Advanced Usage

Using Multiple Task Decorators

You can use multiple task decorators on a single function to create multiple tasks with different dependencies and settings:

from taskade import task

@task(graph_name="graph1", dependencies=("task_b",), name="task_a_1", output_names=("result_a",))
@task(graph_name="graph1", dependencies=("task_c",), name="task_a_2", output_names=("result_b",))
@task(graph_name="graph2", dependencies=("task_d",), name="task_a_3", output_names=("result_c",))
def task_a(arg):
    return arg

@task(graph_name="graph1")
def task_b():
    return "Task B"

@task(graph_name="graph1")
def task_c():
    return "Task C"

@task(graph_name="graph2")
def task_d():
    return "Task D"

@task(graph_name="graph1", dependencies=("task_a_1", "task_a_2"))
def task_e(result_a, result_b):
    return result_a, result_b

In this example, task_a takes an argument arg and returns it. The output names are specified as result_a, result_b, and result_c for each of the tasks created by the multiple decorators. task_e depends on task_a_1 and task_a_2, and takes two arguments result_a and result_b, which are the outputs of task_a_1 and task_a_2 respectively. Note that the number of arguments in task_e matches the number of outputs from the dependencies task_a_1 and task_a_2.

Init Kwargs

You can pass initialization keyword arguments to tasks using the init_kwargs parameter:

from taskade import task

@task(graph_name="graph", init_kwargs={"foo": "bar"})
def task_a(foo):
    return foo

graph = task_a.graph
results = graph()
print(results[task_a])  # Output: "bar"

This passes the foo keyword argument to task_a when it's executed.

Using Output Names

You can specify output names for tasks using the output_names parameter:

from taskade import task

@task(graph_name="graph", output_names=["result_a", "result_b"])
def task_a():
    return "Result A", "Result B"

@task(graph_name="graph", dependencies=["task_a"], init_kwargs={"result_a": None, "result_b": None})
def task_b(result_a, result_b):
    return result_a, result_b

graph = task_a.graph
results = graph()
print(results[task_b])  # Output: ("Result A", "Result B")

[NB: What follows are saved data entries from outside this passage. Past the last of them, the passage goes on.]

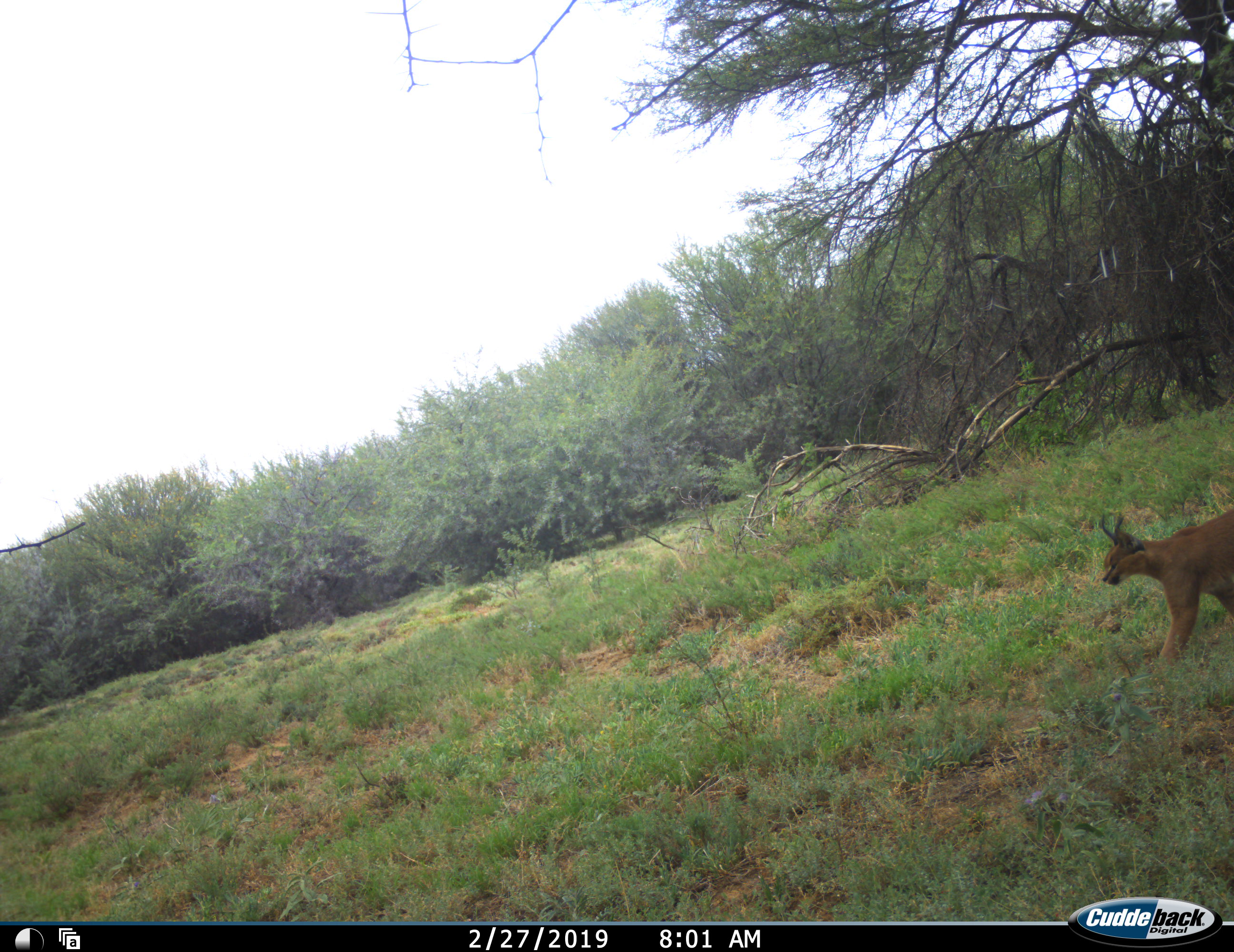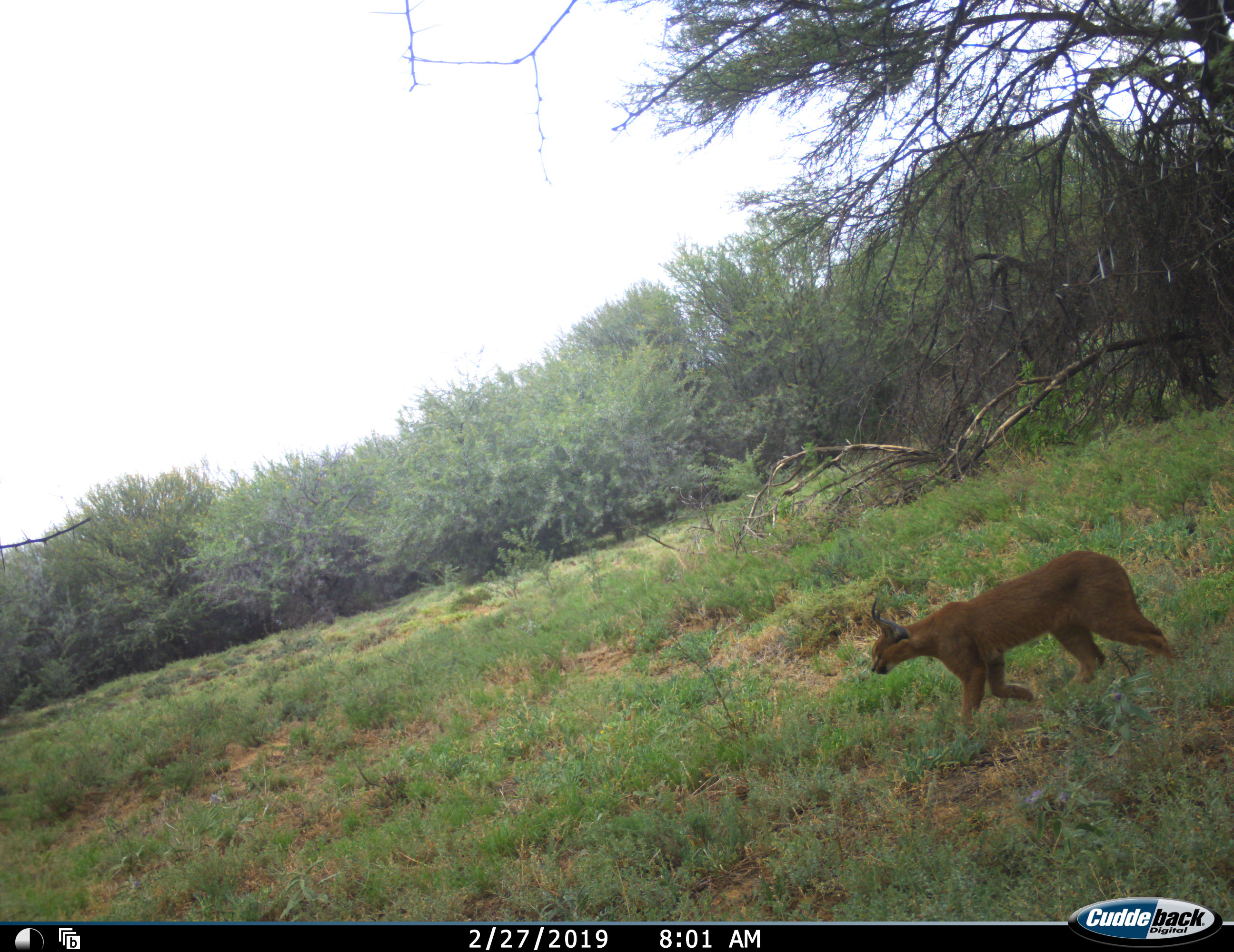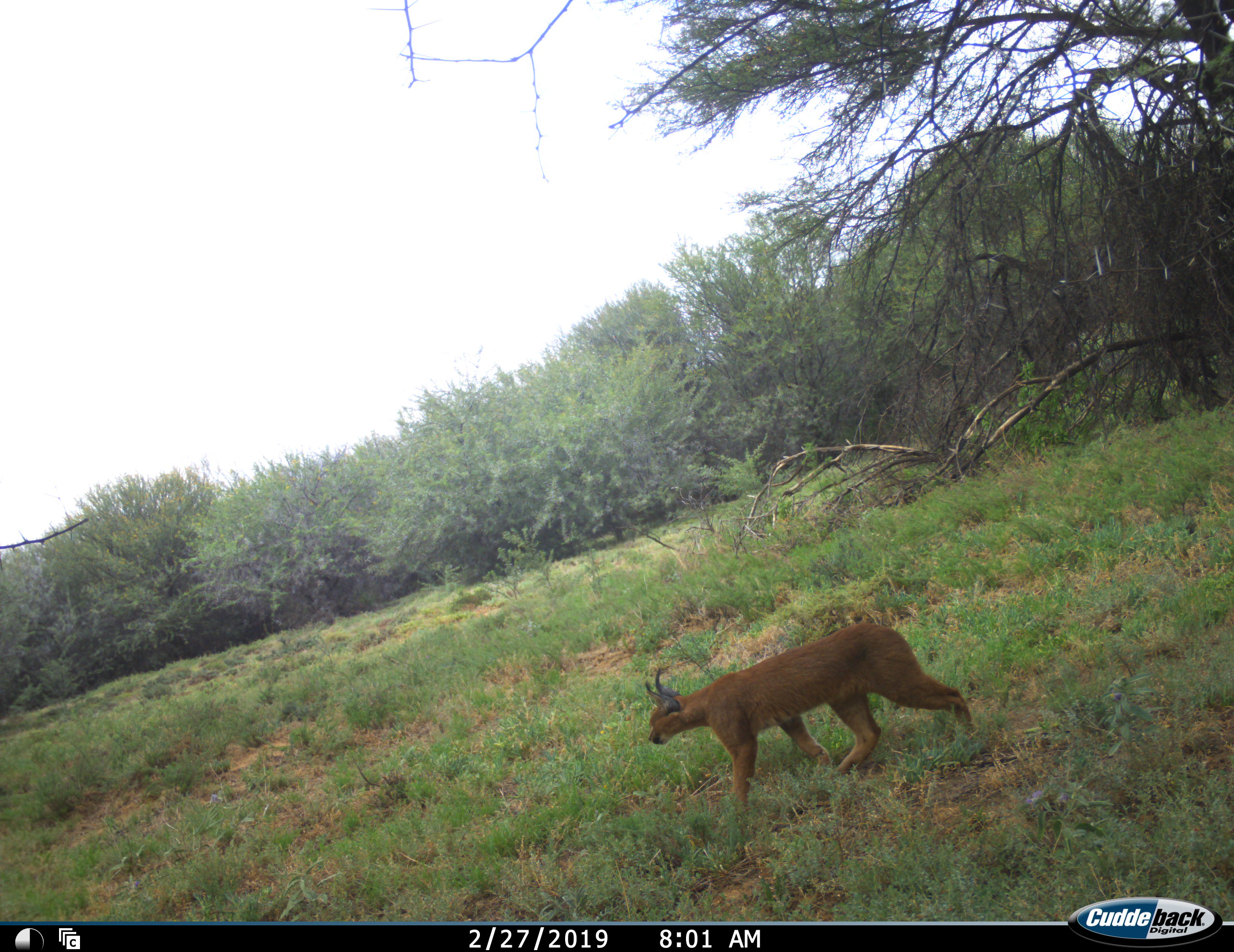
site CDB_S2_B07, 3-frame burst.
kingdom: Animalia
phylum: Chordata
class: Mammalia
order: Carnivora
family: Felidae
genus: Caracal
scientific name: Caracal caracal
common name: caracal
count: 1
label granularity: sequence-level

This sets the output names of task_a to result_a and result_b, and passes these outputs as keyword arguments to task_b.

Creation from Dictionary

You can create a graph from a dictionary of tasks:

from taskade import Graph, task

tasks = {
    "task_a": task_a,
    "task_b": task_b,
    "task_c": task_c,
}

graph = Graph.from_dict(tasks, name="my_graph")
results = graph()
print(results)

This creates a graph with the tasks in the dictionary and executes it.

Controlling Concurrency

Async Execution

You can control the concurrency of async execution by passing an async semaphore to the graph's __call__ method:

from taskade import task, get_graph

@task(graph_name="my_graph", output_names=["result_a"])
async def task_a():
    return "Result A"

@task(graph_name="my_graph", dependencies=(task_a, ), input_names=["result_a"])
async def task_b(result_a):
    return f"Task B received {result_a}"

async def main():
    graph = get_graph("my_graph")
    async with asyncio.Semaphore(5) as semaphore:
        results = await graph(tasks_semaphore=semaphore)
        print(results)

Sync Execution

You can control the concurrency of sync execution by passing a pool to the graph's __call__ method:

from taskade import task, get_graph
from concurrent.futures import ThreadPoolExecutor, ProcessPoolExecutor

@task(graph_name="my_graph", output_names=("result_a",))
def task_a():
    return "Result A"

@task(graph_name="my_graph", dependencies=(task_a,))
def task_b(result_a):
    return f"Task B received {result_a}"

graph = get_graph("my_graph")

with ThreadPoolExecutor(max_workers=5) as pool:
    results = graph(concurrency_pool=pool)
    print(results)

# or

with ProcessPoolExecutor(max_workers=5) as pool:
    results = graph(concurrency_pool=pool)
    print(results)

Or you can let taskade manage the pool for you by just passing in the n_jobs parameter. When executing a sync graph concurrently this way you can also pass in the type of pool into the concurency_pool parameter. By default it is set to ThreadPoolExecutor.

from taskade import task, get_graph
from concurrent.futures import ThreadPoolExecutor, ProcessPoolExecutor

@task(graph_name="my_graph", output_names=("result_a",))
def task_a():
    return "Result A"

@task(graph_name="my_graph", dependencies=(task_a,))
def task_b(result_a):
    return f"Task B received {result_a}"

graph = get_graph("my_graph")

results = graph(n_jobs=5)
print(results)

# or

results = graph(n_jobs=5, concurrency_pool=ProcessPoolExecutor)
print(results)

In both examples, the graph_name parameter is used to set the name of the graph, and the get_graph function is used to retrieve the graph. The graph is then called with the concurrency control parameters.